SoftBank Bets $22.5B on OpenAI—Is This the Biggest Power Play in AI History or a $300B Gamble?
SoftBank mise 22,5 milliards sur OpenAI : le plus grand coup d'éclat de l'IA ou un pari à 300 milliards risqué ?

La faim d'infrastructure d'OpenAI est réelle. Ils ne construisent pas seulement des modèles — ils bâtissent des réseaux électriques. Une alerte interne « code rouge » de Sam Altman ? Ce n'est pas de la prudence — c'est de la panique en blouse blanche. La vraie question : SoftBank pourra-t-il continuer à financer la course aux armements avant de faire faillite ?
C'est moins un investissement qu'un dernier recours désespéré. Vendre tout son Nvidia juste avant une nouvelle vague d'IA ? Ce n'est pas de la stratégie — c'est du désespoir habillé d'un costume.
En tant que chercheur qui entraîne des modèles sur des clusters universitaires, l'idée qu'OpenAI ait besoin de « dizaines de gigawatts » est presque comique. Ce n'est pas de l'innovation — c'est de la force brute à échelle industrielle déguisée en progrès.
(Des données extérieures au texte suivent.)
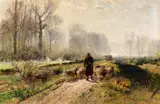 Dawn by Hugo Mühlig, Oil on canvas, sold May 2015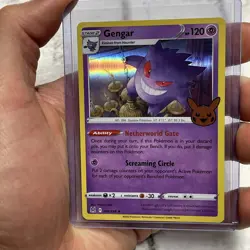POKEMON GENGAR 066/196 HOLO RARE TRICK OR TRADE HALLOWEEN NM NEAR MINT NINTENDO - Image 1
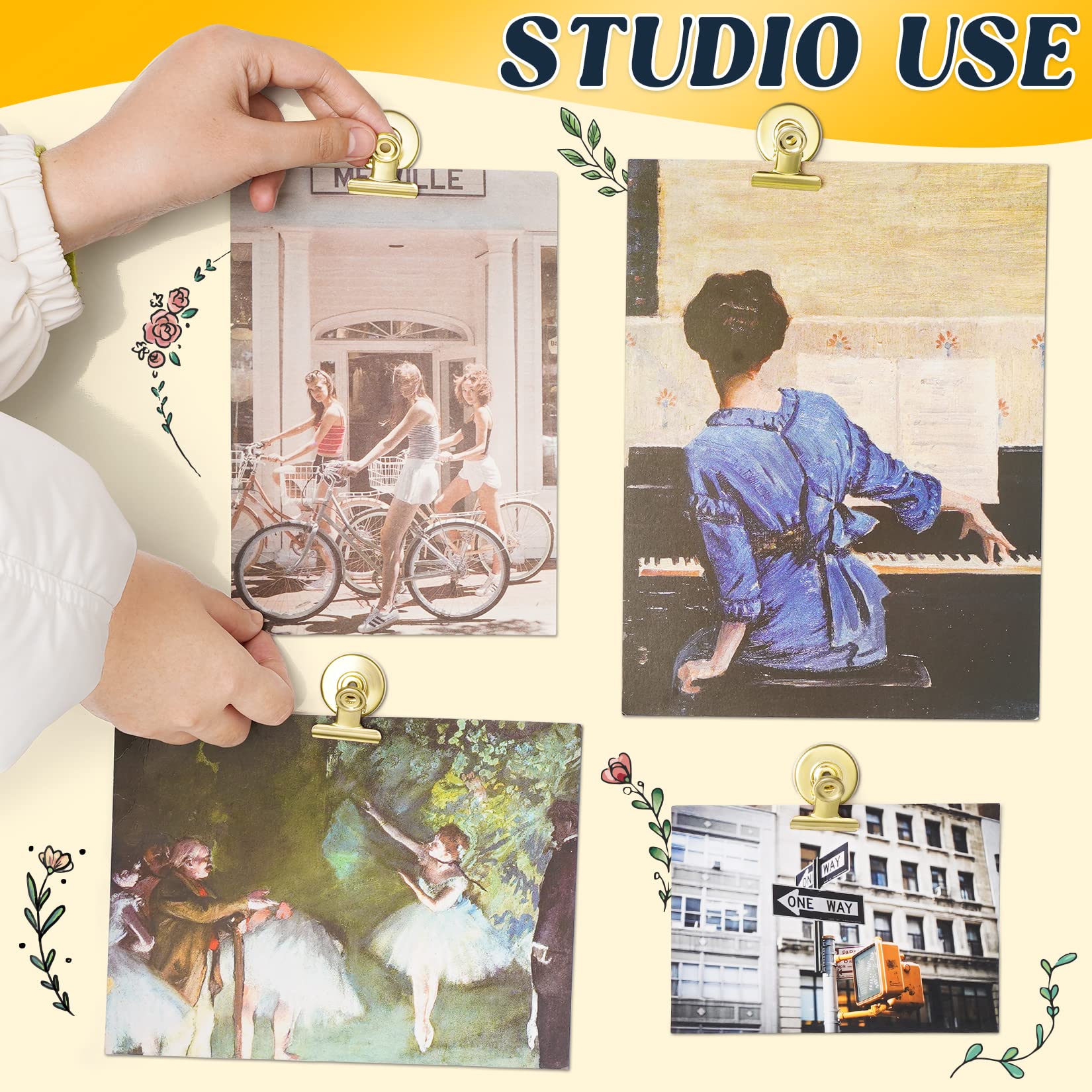 Grtard versatile magnetic clips for photos, notes, keys, or pens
Oui, mais Sam Altman a littéralement parlé d'« alerte rouge » en interne. Quand le plus intelligent de la pièce commence à transpirer, peut-être qu’il faudrait arrêter de parler de bulle et se demander qui a l’extincteur.
Super, mes actions Arm ne sont maintenant qu'un pion dans le jeu de poker de Masayoshi Son. J’ai hâte de voir ce que signifieront les « leviers financiers supplémentaires » quand le marché des introductions en Bourse gèlera de nouveau.
Les gens passent à côté de l’essentiel. La valorisation d'OpenAI pourrait atteindre 900 milliards non pas à cause du battage, mais parce qu'une intelligence au niveau de l'IGA aurait une valeur économique comparable à celle de la création de nouvelles formes de vie.
La stratégie de SoftBank ? Simple : acheter de l'espoir à prix fou, revendre plus tard à des petits investisseurs qui croient avoir une remise. Coup classique de Son.
Pendant que vous débattez de valorisations, personne ne se demande : qui contrôle cette quantité de puissance de calcul ? Une douzaine de personnes à San Francisco qui décident de l'avenir cognitif de l'humanité ? Ce n'est pas un investissement — c'est un coup d'État.